• Exercício proposto
Traduza para o inglês esta frase do texto sobre a Vanguarda Paulistana: «O movimento chegou até a ser chamado de “a maior novidade na música brasileira desde a Tropicália”.»

Junto ao sertanejo de Tetê e ao “caipira” de Passoca, nomes como Ná Ozzetti e Dante Ozzetti trafegavam entre o erudito e o popular. Suzana Salles, Eliete Negreiros e Vânia Bastos também se notabilizaram pela qualidade vocal e por um repertório experimental.
Muitos desses artistas tiveram discos lançados pela gravadora independente Lira Paulistana e a relevância de sua produção artística rompeu a bolha do “alternativo”. O movimento chegou até a ser chamado de “a maior novidade na música brasileira desde a Tropicália”.
Os “vanguardistas” ganham espaço na mídia

Se o Lira Paulistana foi o catalisador deste movimento com seu teatro, a gravadora e uma pequena editora, vale lembrar que a ousadia de alguns programas da TV aberta (aliás, TV por assinatura era uma realidade muito distante naqueles anos 80) ajudaram a romper a bolha dos “iniciados” e revelou para um público maior o que acontecia no entorno do Lira.
O programa “A Fábrica do Som” da TV Cultura foi ao ar entre 1983 e 1984, apresentado pelo multi artista Tadeu Jungle e gravado no Teatro Sesc Pompéia, era uma verdadeira mostra permanente desta nova música brasileira. O objetivo ousado do programa, que talvez só se concretizou por ser exibido em uma TV pública, era promover e incentivar a pesquisa musical divulgando obras inéditas e originais.
Além das performances dos artistas ligados à Vanguarda Paulistana, o musical apresentou na televisão, pela primeira vez, bandas como Ultraje a Rigor, Paralamas do Sucesso, Ira! e Titãs, além de abrir espaço, frequentemente, para outras manifestações artísticas de vanguarda, como a poesia concreta dos irmãos Augusto e Haroldo de Campos.
O programa se estabeleceu como um dos marcos televisivos mais importantes da época, traduzindo o espírito de liberdade criativa da Vanguarda para a tela do televisor e ampliando a visibilidade sobre o movimento.
O paradoxo do Festival dos Festivais

O movimento da Vanguarda Paulistana tinha em si uma atitude tão anárquica, que, por mais paradoxal que possa ser, alguns de seus integrantes ganharam notoriedade na cultura de massa da época ao participar daquilo que a TV Globo chamou de “Festival dos Festivais”.
Em 1985 a Globo reeditou com grande sucesso a fórmula dos festivais de MPB que a TV Record realizou na década de 1960. Foi um evento de grande magnitude no cenário musical, promovido pela maior rede de TV do país, no qual cerca de 12 mil compositores se inscreveram para competir pelo prêmio em dinheiro, que reconheceria as melhores músicas, arranjos, letras, intérpretes e revelações.
Mais do que isso, aparecer no festival significava projeção nacional em um mercado cultural, como já dissemos, dominado por grandes gravadoras, redes de rádio e TV. No contexto do festival ganharam notoriedade nomes que se tornaram relevantes na música nacional, como Oswaldo Montenegro, Leila Pinheiro e Emílio Santiago.

• Informações extraídas
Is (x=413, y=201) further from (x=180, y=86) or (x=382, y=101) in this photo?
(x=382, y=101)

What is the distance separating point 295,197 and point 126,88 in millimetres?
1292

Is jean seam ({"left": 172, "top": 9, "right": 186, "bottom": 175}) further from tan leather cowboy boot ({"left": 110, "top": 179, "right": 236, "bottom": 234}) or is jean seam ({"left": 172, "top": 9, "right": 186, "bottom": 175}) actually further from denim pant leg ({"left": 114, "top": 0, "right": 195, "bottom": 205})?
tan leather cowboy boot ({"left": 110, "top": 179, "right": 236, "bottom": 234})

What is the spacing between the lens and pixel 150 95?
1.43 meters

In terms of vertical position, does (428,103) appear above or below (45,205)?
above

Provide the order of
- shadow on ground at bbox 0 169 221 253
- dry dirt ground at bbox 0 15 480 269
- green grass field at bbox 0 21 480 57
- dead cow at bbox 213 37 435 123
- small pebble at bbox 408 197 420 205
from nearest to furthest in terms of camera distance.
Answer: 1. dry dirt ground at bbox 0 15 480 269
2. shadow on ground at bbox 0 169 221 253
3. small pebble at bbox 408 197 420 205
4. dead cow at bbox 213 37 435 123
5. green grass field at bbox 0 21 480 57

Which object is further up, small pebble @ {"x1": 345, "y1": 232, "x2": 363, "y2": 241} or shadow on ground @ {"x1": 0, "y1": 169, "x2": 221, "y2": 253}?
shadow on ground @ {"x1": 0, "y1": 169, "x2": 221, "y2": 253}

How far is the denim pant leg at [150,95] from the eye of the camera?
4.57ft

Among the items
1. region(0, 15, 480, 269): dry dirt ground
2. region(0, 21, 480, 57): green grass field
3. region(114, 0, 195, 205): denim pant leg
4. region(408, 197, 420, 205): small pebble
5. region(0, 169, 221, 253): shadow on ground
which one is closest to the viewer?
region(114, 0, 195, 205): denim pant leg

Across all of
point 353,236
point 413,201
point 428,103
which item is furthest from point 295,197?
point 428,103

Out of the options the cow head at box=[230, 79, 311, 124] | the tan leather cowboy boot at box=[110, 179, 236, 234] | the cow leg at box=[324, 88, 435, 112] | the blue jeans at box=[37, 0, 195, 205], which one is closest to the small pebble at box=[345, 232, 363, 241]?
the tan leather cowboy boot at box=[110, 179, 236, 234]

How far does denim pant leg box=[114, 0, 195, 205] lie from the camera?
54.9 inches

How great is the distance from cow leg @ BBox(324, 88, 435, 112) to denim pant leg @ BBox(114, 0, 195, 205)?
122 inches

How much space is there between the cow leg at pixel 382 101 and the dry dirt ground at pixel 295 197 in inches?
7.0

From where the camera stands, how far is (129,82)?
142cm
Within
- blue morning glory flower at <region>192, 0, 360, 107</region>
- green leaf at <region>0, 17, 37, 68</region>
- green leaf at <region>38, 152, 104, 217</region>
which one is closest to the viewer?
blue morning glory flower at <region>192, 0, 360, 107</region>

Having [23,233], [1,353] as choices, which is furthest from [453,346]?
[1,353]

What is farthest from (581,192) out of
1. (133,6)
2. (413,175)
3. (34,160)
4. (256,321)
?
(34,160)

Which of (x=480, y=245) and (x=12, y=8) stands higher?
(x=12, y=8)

• Resolução
The movement was even called "the biggest novelty in Brazilian music since Tropicália."